Nel contesto della normativa europea in materia di sicurezza alimentare, è richiesto a tutti gli operatori del settore di garantire elevati standard igienico-sanitari lungo tutte le fasi della filiera produttiva. Questo implica l’obbligo di controlli accurati e la tracciabilità dei prodotti, anche tramite una corretta etichettatura.

In tale ambito si inserisce il concetto di autocontrollo, che impone a ogni realtà che manipola alimenti di adottare un sistema documentato per il monitoraggio e la gestione dei rischi. In Italia, il D.Lgs. 193/2007 ha reso obbligatoria l’adozione di un piano basato sul metodo HACCP (Hazard Analysis and Critical Control Points), applicabile a ogni impresa del settore alimentare.

Il mancato rispetto di tali obblighi può comportare rischi sia per la salute pubblica che per la stabilità economica dell’impresa, in quanto sono previste sanzioni in caso di inadempienze.

L’implementazione di un piano HACCP è obbligatoria per ogni operatore del settore alimentare. Affidarsi a professionisti con competenze specifiche consente di garantire un’applicazione efficace del sistema e di rispondere in modo puntuale agli obblighi di legge, mantenendo un elevato standard qualitativo e igienico in ogni fase del processo produttivo.

Il sistema HACCP interessa tutte le realtà che manipolano, trasformano o somministrano alimenti: aziende di produzione, laboratori artigianali, attività di ristorazione (mense, bar, pizzerie, hotel), imbottigliatori, distributori e rivenditori. L’applicazione corretta di questo sistema è fondamentale per assicurare la qualità del prodotto e la tutela della salute dei consumatori.

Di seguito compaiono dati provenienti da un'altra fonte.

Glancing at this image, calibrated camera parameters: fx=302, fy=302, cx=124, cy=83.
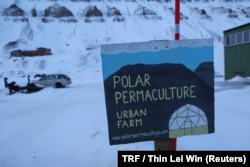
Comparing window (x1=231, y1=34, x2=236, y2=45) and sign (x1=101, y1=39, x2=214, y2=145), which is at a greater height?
window (x1=231, y1=34, x2=236, y2=45)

  • Sopralluogo tecnico-operativo
    Ispezione degli ambienti di lavorazione, preparazione, conservazione e somministrazione degli alimenti, finalizzata alla raccolta delle informazioni utili per la stesura del piano.

  • Analisi dei rischi
    Identificazione delle potenziali fonti di contaminazione (biologica, chimica, fisica) e valutazione dei fattori critici legati a persone, materiali, attrezzature e ambienti.

  • Individuazione dei CCP (Punti Critici di Controllo)
    Localizzazione delle fasi di lavorazione più sensibili, dove sono maggiori le probabilità che si manifestino rischi per la sicurezza alimentare.

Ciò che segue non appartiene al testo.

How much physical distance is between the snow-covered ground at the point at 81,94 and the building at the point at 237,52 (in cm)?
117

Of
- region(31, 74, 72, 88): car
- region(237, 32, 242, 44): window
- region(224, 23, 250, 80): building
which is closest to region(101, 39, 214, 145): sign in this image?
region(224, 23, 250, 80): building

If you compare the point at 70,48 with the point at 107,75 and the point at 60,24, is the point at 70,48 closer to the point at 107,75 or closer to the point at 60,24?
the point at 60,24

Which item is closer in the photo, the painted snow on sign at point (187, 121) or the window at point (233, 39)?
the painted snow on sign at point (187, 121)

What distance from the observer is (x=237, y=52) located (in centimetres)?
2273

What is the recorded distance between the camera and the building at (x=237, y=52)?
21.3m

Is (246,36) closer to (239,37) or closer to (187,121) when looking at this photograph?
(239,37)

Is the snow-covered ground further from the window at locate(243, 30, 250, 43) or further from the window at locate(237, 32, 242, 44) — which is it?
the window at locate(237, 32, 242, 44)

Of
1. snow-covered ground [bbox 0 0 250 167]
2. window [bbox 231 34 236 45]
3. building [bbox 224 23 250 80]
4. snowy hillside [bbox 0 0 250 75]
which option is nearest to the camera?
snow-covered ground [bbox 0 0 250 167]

  • Definizione di misure preventive e azioni correttive
    Elaborazione di strategie operative per gestire e mitigare i rischi nei punti critici individuati.

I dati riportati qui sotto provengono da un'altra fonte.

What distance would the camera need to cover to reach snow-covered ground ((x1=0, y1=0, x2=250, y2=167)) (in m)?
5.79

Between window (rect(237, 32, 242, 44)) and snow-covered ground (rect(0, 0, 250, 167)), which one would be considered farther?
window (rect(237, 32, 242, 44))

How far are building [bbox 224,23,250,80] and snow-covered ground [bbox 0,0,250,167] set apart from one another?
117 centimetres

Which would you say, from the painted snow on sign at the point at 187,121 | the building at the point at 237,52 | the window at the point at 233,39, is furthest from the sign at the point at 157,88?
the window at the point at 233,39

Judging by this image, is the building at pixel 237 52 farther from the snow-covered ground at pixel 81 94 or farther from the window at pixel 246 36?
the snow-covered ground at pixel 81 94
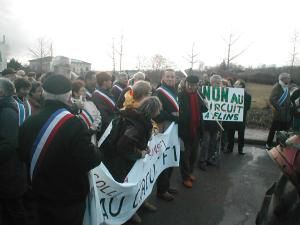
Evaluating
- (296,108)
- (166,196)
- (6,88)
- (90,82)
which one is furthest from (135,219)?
(296,108)

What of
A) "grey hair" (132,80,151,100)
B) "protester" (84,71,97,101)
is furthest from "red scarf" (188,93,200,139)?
"protester" (84,71,97,101)

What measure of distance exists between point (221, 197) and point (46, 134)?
371 cm

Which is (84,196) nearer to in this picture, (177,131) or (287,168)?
(287,168)

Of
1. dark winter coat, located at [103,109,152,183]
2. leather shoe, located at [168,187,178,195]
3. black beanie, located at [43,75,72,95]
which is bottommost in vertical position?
leather shoe, located at [168,187,178,195]

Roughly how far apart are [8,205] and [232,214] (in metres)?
3.14

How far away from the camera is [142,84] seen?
165 inches

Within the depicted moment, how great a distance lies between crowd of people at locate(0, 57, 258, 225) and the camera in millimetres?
2459

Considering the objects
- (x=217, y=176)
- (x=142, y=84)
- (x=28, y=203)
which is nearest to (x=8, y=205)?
(x=28, y=203)

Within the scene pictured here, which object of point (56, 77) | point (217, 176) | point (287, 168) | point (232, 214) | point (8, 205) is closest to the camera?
point (287, 168)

  • Valutazione delle necessità analitiche
    Individuazione di eventuali analisi da effettuare su materie prime, superfici, attrezzature o alimenti finiti, e pianificazione della frequenza dei controlli.

  • Revisione delle modalità di stoccaggio e approvvigionamento
    Esame delle prassi di ricevimento, conservazione e manipolazione dei prodotti alimentari e dei materiali di imballaggio.

  • Manuale di Autocontrollo HACCP
    Documento base che descrive l’intero sistema implementato, i punti critici, le procedure da seguire e le misure di gestione dei rischi.

  • Procedure, registri e schede di monitoraggio
    Moduli operativi da utilizzare per il monitoraggio quotidiano, adattati alle esigenze specifiche dell’attività. Il loro aggiornamento costante è fondamentale per mantenere la conformità e prevenire criticità.